Diese Studie untersuchte die Widerstandskräfte beim Ziehen von Schwimmern bei vorbestimmten Tiefen und Geschwindigkeiten. 40 erfahrene Schwimmer mit vergleichbarem Körperbau wurden mittels Motorwinde-Zug-System stromlinienförmig durch das Wasser gezogen. Dabei wurde der Widerstand an der Wasseroberfläche sowie in 0,2; 0,4 und 0,6 m Tiefe sowie bei Geschwindigkeiten von 1,6; 1,9; 2,2; 2,5; 2,8 und 3,1 m/s gemessen. Ergebnisse: Es wurde mittels ANOVA ein signifikant höherer Widerstand an der Oberfläche als in 0,2; 0,4 und 0,6 m Tiefe gemessen. Dies gilt für alle untersuchten Geschwindigkeiten. Bei den beiden langsamsten Geschwindigkeiten wurden im Vergleich 0,2 vs. 0,4 vs. 0,6 m Tiefe keine Unterschiede ermittelt. Im Geschwindigkeitsbereich 2,2 - 3,1 m/s war der Widerstand bei 0,2 m Tiefe signifikant höher als in 0,4 und 0,6 m Tiefe, wo keine signifikanten Unterschiede gefunden wurden.
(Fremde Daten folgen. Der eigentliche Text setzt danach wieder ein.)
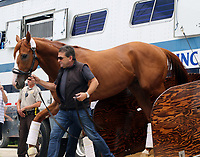 LOUISVILLE, KY - JUN 11: Triple Crown winner Justify returned to Churchill Downs, Louisville, Kentucky two days after winning the Belmont Stakes in New York. He was greeted by a crowd and a new sign showing his Triple Crown accomplishment. (Photo by Mary M. Meek/Eclipse Sportswire/Getty Images)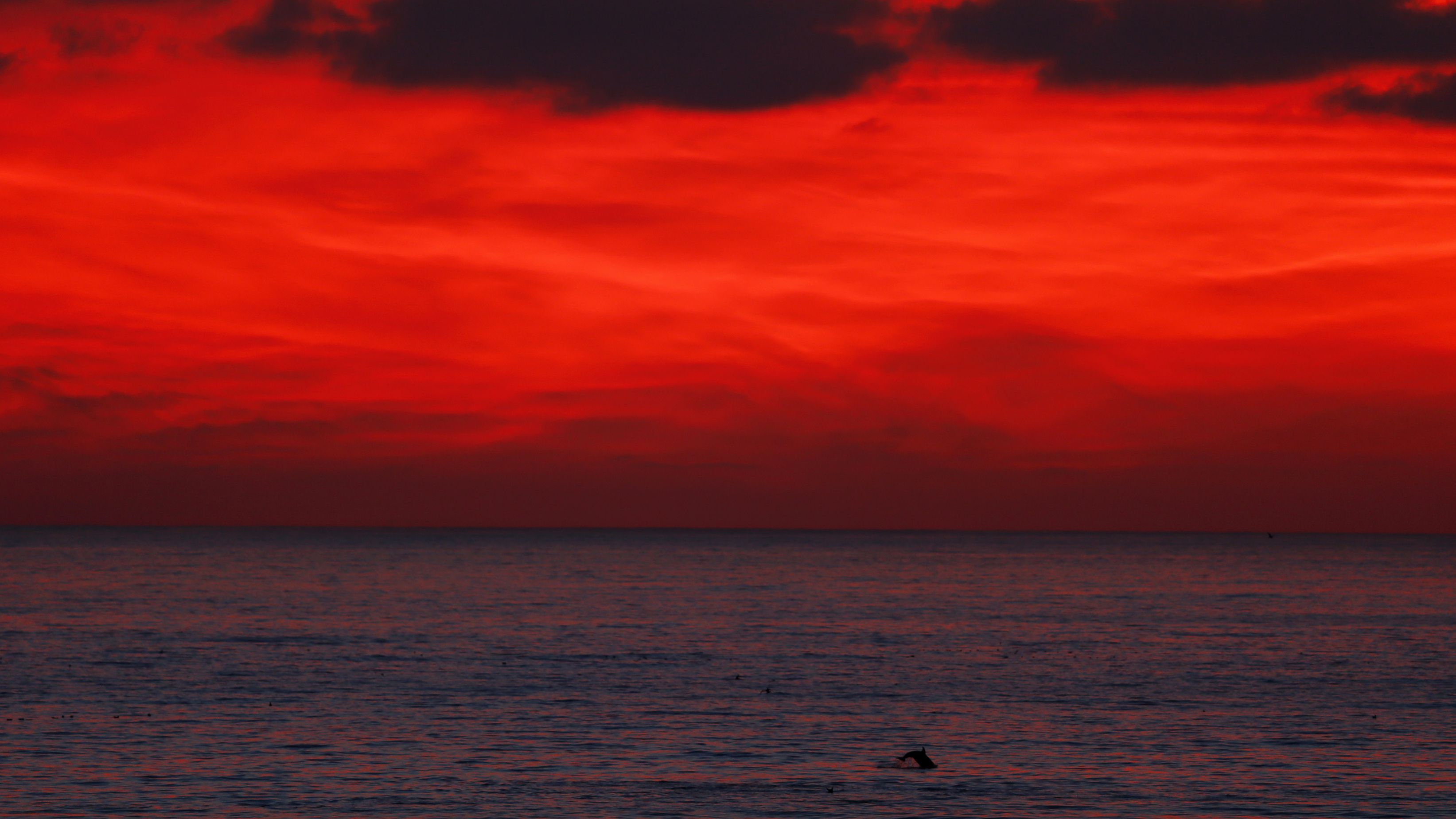 A dolphin jumps from the water off the coast of Leucadia, California after sun set December 13, 2013. REUTERS/Mike Blake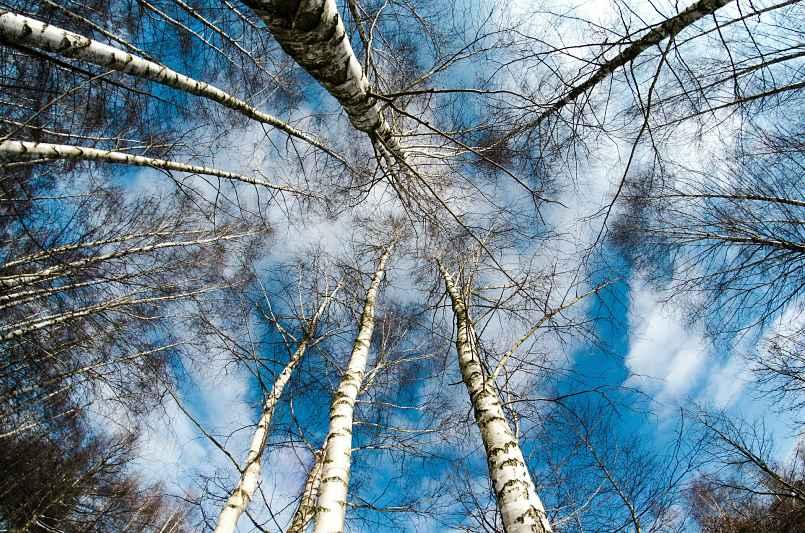 grupo de arboles mirados desde el suelo hacia arriba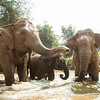 "Pang Tong, Mee Chok and Somai get ready to climb the banks and take a dust bath. It's at bath time here by the river that it really becomes obvious how happy these elephants are - Feb 2013<br /> <br /> All print proceeds go to BLES, who care for all these rescued elephants.<br />  <a href=""http://www.blesele.org"">http://www.blesele.org</a>"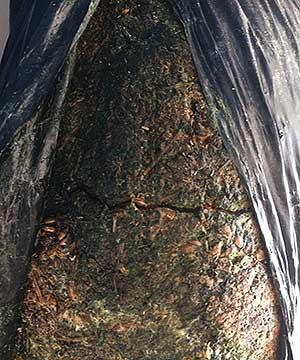 зеленая плесень в грибном блоке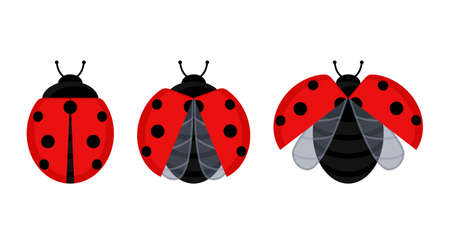Cute red ladybug beetle insect set on a leaf or flying isolated on white background. Vector illustration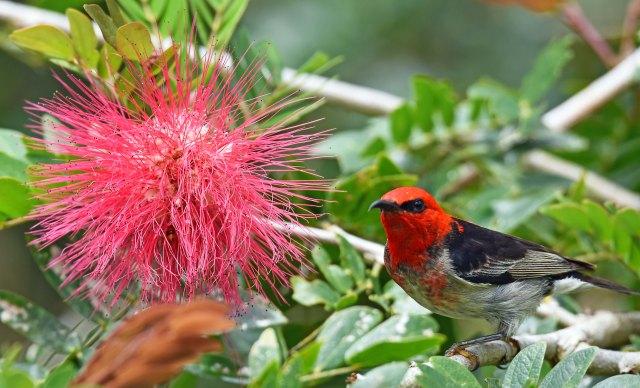 Scarlet Honeyeater, Lake Barrine. Photo: David Clode.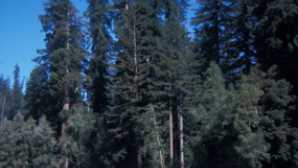 Tall Trees Grove Walks and Hikes - Redwood Nation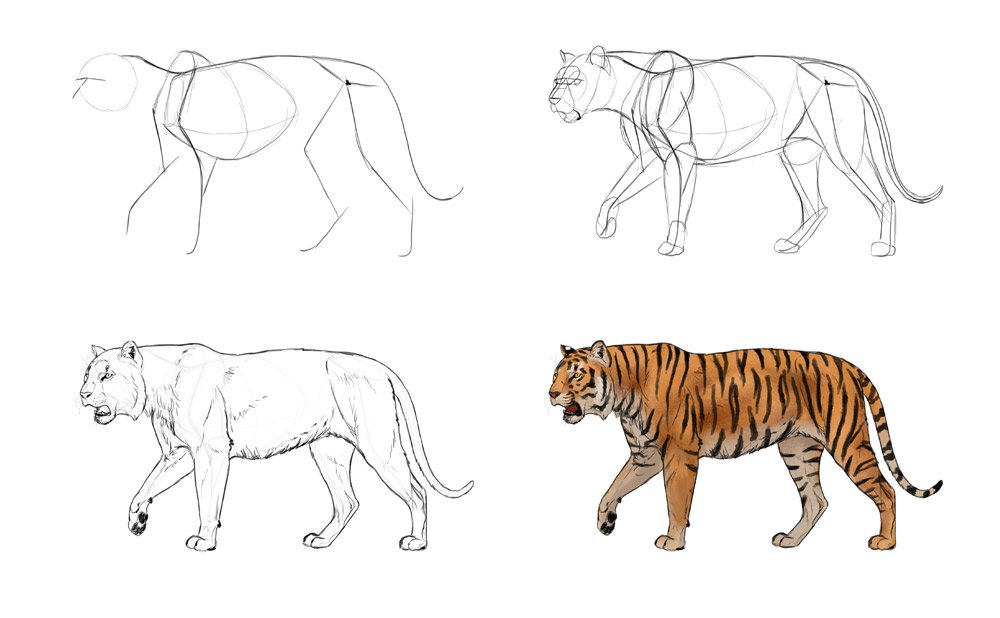 how-to-draw-big-cats-process-tiger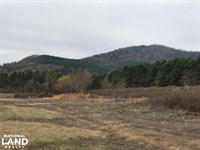 556 Acres Timberland Adjacent to : Caddo Gap : Montgomery County : Arkansas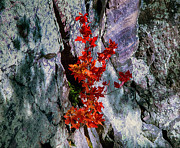 Growing From Rock Posters - Maple and Rock Poster by Bob Hundt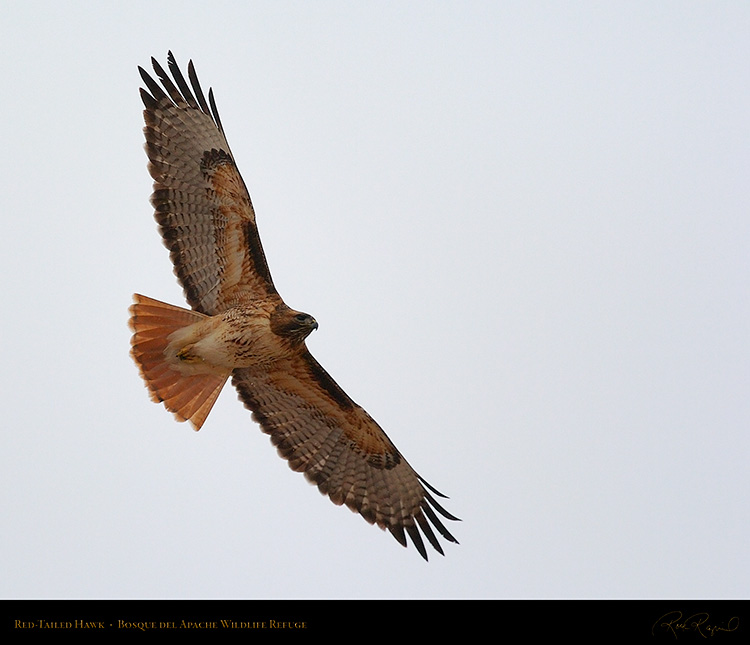 Red-Tailed_Hawk_5639M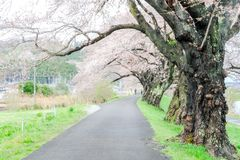 Ветви вишневых деревьев нося розовые цветения и сгабривая над тротуаром вдоль речных берегов Shiroishi любят тоннель saku Стоковое фото RF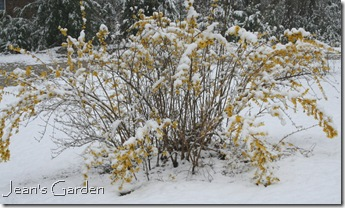 Forsythia in snow (photo credit: Jean Potuchek)
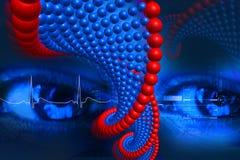 ADN et oeil Image libre de droits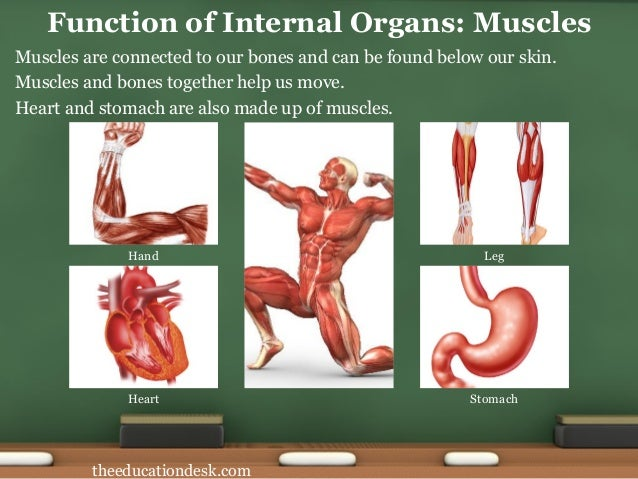 Environmental science evs body parts class ii function of internal organs joints 7 ccuart Gallery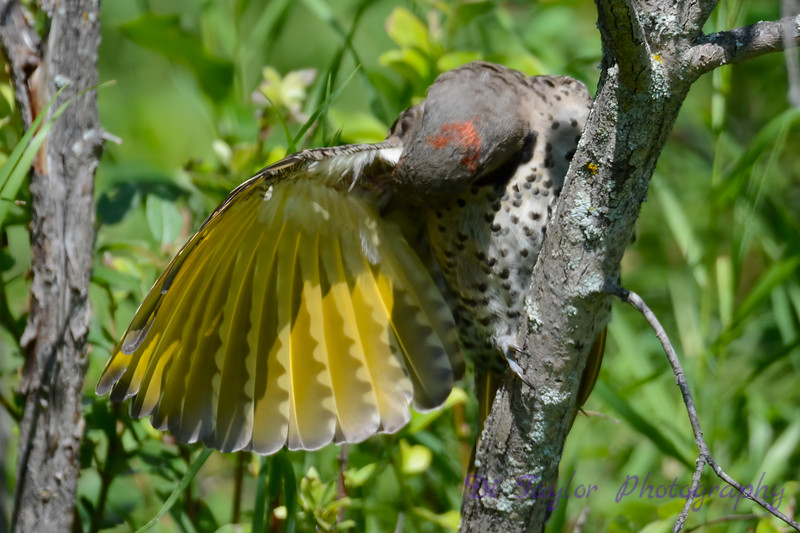 Northern Flicker extending wing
Die Ergebnisse zeigen, dass es vorteilhaft sein könnte, wenn der Schwimmer seine Gleitphase in eine Tiefe von 0,4 m verlegt, um auf einen geringst möglichen Widerstand zu treffen. Dies gilt insbesondere für Geschwindigketen über 1,9 m/s. Die Einbeziehung von Hüftumfang und eines Schlankheitsindex als signifikante Co-Variable unterstützen die Dringlichkeit der Einbeziehung dieser Variablen in die Analyse des passiven Widerstandes.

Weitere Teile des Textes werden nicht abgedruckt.